One of the way to organize the data lake is to logically split it to several layers. On the picture above you may see 3 layers: bronze, silver and golden. Let’s take a look at the difference between those layers:
Bronze layer
Layer is responsible for raw data that comes from any source. As you can see above, I especially group different type of sources. Between the bronze and source, there is an ingestion process. Ingestion could be done by multiple ways: CDC (mostly loved nowadays), files, APIs, dumps fetching, etc. So the data that was consumed from source is stored in this layer as is from data perspective, from the processing perspective the data should be consumable for your precessing framework.
Silver layer
It’s the layer where you have done simple type of transformations, in this layer you should not do any type of complex joins or aggregations. Try to keep the objects in this layer simple and plain. In Java world there is a term POJO (plain old java objects) so this term perfectly describes data model of this layer.
Golden layer
In this layer, you have more complex objects that have been built by joining/aggregating of several objects from Silver layer. It usually keeps datamart objects and more complex aggregated objects. This layer is mostly used for exposing dashboard, making reports, exposing objects over API, etc.

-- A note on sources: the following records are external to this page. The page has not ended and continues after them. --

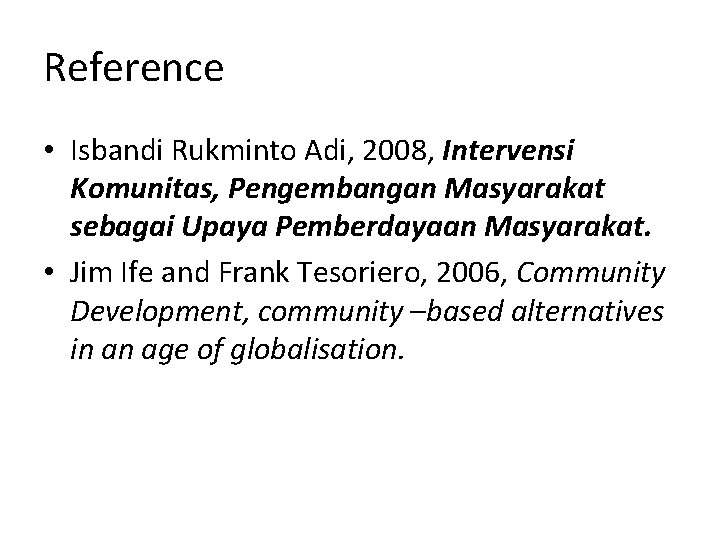 Reference • Isbandi Rukminto Adi, 2008, Intervensi Komunitas, Pengembangan Masyarakat sebagai Upaya Pemberdayaan Masyarakat.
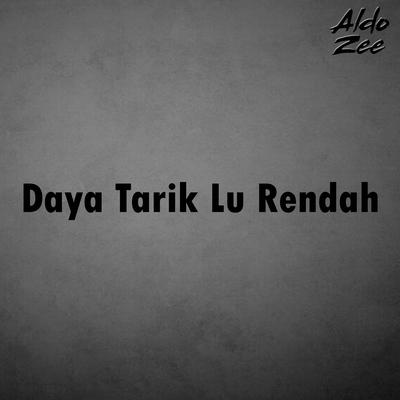 Daya Tarik Lu Rendah's cover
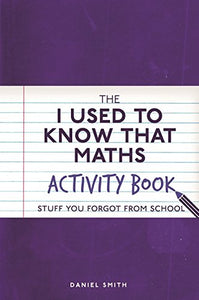 The I Used to Know That: Maths Activity Book 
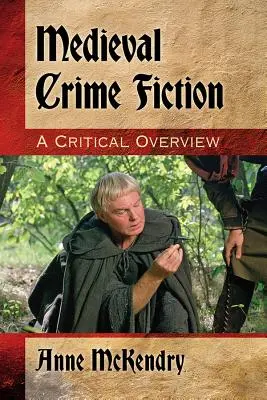 Ficción criminal medieval: Una visión crítica - Medieval Crime Fiction: A Critical Overview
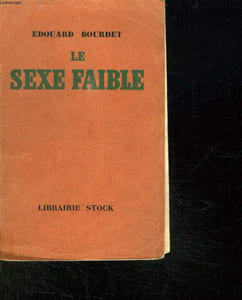LE SEXE FAIBLE. PIECE EN TROIS ACTE.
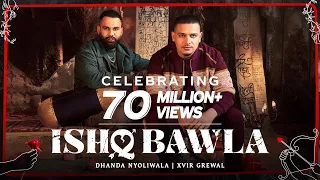 Dhanda Nyoliwala - Ishq Bawla (Official Video) | Xvir Grewal | Coke Studio Bharat | Haryanvi Song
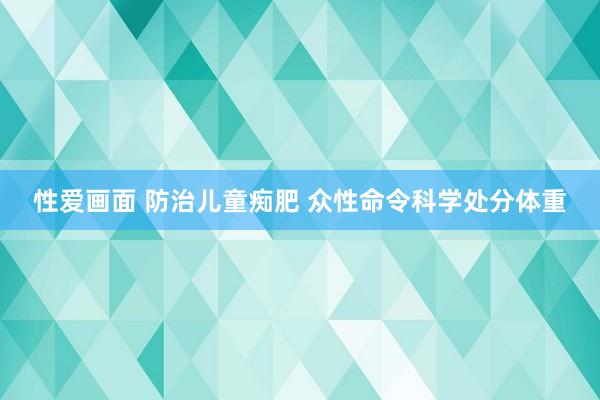 性爱画面 防治儿童痴肥 众性命令科学处分体重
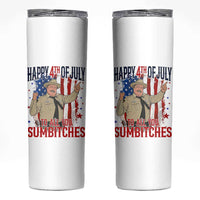 Happy 4th Of July To All You Sumbitches Skinny Tumbler Funny USA 250th Anniversary Independence Day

Validation and reconciliation
One is the most important task for data engineers who manage data lake is to keep it consistent on the all layers. There are 2 process that helps to keep storage consistent: data validation and data reconciliation.
Validation is usually done between data lake layers: bronze, silver and gold, the main goal of validation is to find bugs in transformation processes between layers. It usually organized as a bunch of data quality checks. The checks itself could be partition based or random checks against the whole data set, the technique is depends on the amount of data.
Reconciliation is the process that is done between data source and storage. The goal is to make sure that the data in data lake is in consistent state with the source data. It’s usually run against bronze and source.
Conclusion
The most important thing is to have understanding about DataLake structure across the data team. Everybody from the team should understand that consistency of data is the most important part of Data Lake management. Everything else is built on top of consistent and stable DataLake.